# Ferals Rule



## bigbird (Aug 19, 2000)

Welcome to the "new" Feral Forum.
It is time that these lovely birds had their own talking space.
Regards,
Carl


----------



## Whitefeather (Sep 2, 2002)

*Thanks Carl*

*Welcome to the "new" Feral Forum.
It is time that these lovely birds had their own talking space.*
Couldn't agree with you more.  
I'm sure many will have lots to tell us.  

Cindy


----------



## Reti (Jul 20, 2003)

This is great.
Ferals certainly deserve to have their own talk-forum.

Reti


----------



## Poulette (Feb 5, 2002)

What a good idea! I have a feral rescued who refused to go away last week. I let the pigeon the choice to fly with the pigeons in the backyard or to come back in the house. I guess he still wants the 5 stars hotel accomodation for a while  
Suz.


----------



## Reti (Jul 20, 2003)

Smart guy, Poulette  

Reti


----------



## John_D (Jan 24, 2002)

That's great, Suz 

Pigeons are hardy, and live with whatever the elements throw at them. But, I'm sure that pigeons also like comfort and hospitality. 

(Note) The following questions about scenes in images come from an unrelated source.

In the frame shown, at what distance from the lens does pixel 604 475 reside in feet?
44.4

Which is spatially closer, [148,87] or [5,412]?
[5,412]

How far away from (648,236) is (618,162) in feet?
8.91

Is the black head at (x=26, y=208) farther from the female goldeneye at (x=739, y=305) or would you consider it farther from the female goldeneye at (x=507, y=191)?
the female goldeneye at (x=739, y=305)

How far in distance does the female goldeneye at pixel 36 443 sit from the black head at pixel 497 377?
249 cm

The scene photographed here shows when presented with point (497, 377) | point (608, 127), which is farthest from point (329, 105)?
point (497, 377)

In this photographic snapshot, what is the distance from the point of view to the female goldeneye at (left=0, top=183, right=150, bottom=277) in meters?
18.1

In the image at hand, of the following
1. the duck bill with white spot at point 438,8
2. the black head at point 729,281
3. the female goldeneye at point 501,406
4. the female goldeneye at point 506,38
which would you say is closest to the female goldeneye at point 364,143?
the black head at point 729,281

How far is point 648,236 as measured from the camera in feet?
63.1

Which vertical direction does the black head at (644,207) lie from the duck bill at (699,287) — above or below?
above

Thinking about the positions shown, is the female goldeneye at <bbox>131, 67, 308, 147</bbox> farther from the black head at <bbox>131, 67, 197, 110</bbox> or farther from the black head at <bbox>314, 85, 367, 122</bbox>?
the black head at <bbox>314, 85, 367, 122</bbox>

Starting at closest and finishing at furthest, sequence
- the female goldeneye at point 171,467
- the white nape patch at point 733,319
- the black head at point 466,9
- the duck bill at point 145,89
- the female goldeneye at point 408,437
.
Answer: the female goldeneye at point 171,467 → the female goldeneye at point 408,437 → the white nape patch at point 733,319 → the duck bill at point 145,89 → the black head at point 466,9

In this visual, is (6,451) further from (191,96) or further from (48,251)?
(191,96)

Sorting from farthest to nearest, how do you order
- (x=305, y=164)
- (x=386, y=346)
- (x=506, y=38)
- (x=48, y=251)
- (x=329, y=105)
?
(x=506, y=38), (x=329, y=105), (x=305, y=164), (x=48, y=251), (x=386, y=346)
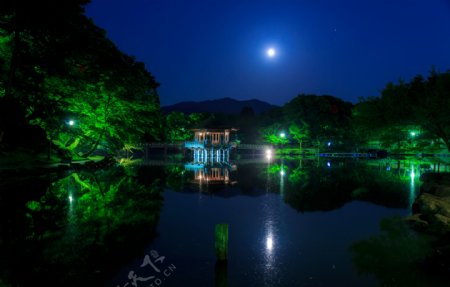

Just wish we could build huge warehouses, that all the town pigeons could come to for shelter and some warmth!

John


----------



## bigbird (Aug 19, 2000)

Yes John, I have thought the same thing.
Like a park, with easy to clean lofts, food and water daily, a sanctuary for wild ferals. How wonderful that would be.
Carl


----------



## Lin Hansen (Jan 9, 2004)

Yes Carl and John,

I have thought exactly the same thing. There are many ferals in my town. My flock is at least 90 birds. My town is an odd mix of residential and industrial. I believe there are others like me who try to feed the ferals (without getting caught and fined) on their property during the day, but at night, thanks to the many parking garages that accomodate our malls and such, there are night roosts for our feathered friends.Something that stands out in my mind: last june I went to a movie and dinner with my college classmates at an outdoor mall in my town. I am the only smoker in the group (yea yea yea, I know I should quit, it is killing me, etc) and went out to have a cigarette around 9:00 pm, it was full dark) and what did I see, but pigeons foraging for scraps outside the restaurants at that hour of night. My heart was broken. I knew from this site, that they had no business foraging at that hour unless they were desperately hungry. You gotta know that ~all~ my french friies from dinner were scattered for them. Do my friends think I am nuts? Yes! Is that okay? Yes. My heart breaks everytime I go foodshopping, and there are countless pigeons and gulls hanging around the parking lot, picking at paper and plastic scraps in hopes of finding something to eat. Many times I will pick up seed or a loaf of bread just to give them on my way out. Can I save them all? No. Can I help fill their bellies and help them get through another tough day? Yes. So I do.
They are so beautiful, so brave, so resourceful, so pitiful sometimes...how can some people have such bad opinions toward them?
That flying rat comment is getting old....and made famous by a middle aged, perverted, heavily mid life crisising, funny looking movie director who married his own stepdaughter. I may be wrong, but I think this idiot is his own grandpa! And thanks to his "eloquence", our beloved birds are known as "flying rats!'
Sheesh! Forgive me for venting!
Linda


----------



## Sweetie (Sep 15, 2004)

*Sweetie and I are here as well*

Hi,

This is new. I like it, of course Sweetie isn't at the library with me now, but I think she would like it too. She is a lovely Feral Pigeon. She has some deep irredecent purple colors with some deep green Irredecent colors in her crop area. They are not as Brilliant as they are in a males Irredecent colors. 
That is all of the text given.